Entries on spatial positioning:
** START **
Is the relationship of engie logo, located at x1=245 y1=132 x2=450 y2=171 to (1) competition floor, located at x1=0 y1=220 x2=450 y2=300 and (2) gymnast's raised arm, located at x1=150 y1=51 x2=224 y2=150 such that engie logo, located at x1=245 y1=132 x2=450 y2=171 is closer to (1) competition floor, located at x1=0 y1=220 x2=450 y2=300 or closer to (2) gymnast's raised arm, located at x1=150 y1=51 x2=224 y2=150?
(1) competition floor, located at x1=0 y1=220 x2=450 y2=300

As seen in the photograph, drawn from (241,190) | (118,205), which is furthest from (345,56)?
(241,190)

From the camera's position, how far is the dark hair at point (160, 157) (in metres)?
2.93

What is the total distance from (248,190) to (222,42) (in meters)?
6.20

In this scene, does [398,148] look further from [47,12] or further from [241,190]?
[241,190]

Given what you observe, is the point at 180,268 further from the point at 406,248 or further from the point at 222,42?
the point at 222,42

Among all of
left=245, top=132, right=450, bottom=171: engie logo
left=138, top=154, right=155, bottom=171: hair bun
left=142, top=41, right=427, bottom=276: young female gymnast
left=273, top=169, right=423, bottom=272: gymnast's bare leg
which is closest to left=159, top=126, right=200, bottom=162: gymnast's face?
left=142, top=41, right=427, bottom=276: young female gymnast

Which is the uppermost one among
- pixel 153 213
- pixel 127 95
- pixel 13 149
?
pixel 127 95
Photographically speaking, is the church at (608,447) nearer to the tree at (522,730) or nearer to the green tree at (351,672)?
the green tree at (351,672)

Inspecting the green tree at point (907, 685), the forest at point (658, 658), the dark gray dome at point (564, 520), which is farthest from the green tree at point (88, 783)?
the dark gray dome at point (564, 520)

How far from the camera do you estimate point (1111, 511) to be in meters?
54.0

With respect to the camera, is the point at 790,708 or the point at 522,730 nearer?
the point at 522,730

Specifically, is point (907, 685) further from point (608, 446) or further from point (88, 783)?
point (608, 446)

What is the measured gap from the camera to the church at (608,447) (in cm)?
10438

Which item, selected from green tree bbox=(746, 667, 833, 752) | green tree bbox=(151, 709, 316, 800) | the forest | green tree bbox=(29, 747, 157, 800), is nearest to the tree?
** END **
(Aim)
Starting at the line that contains "Specifically, is point" and ending at the end of the data, reproduce those lines, requests included. Rescale every number in the answers (the coordinates and the distance) by multiplying it by 2 and rounding to a whole number, with halves rounded up.

(Worked answer)
Specifically, is point (907, 685) further from point (608, 446) or further from point (88, 783)?
point (1216, 892)

What is the measured gap from the camera to the church at (608,447) (in cm)?
20876

Which item, selected from green tree bbox=(746, 667, 833, 752) | green tree bbox=(151, 709, 316, 800) | the forest | green tree bbox=(29, 747, 157, 800), is nearest to the tree?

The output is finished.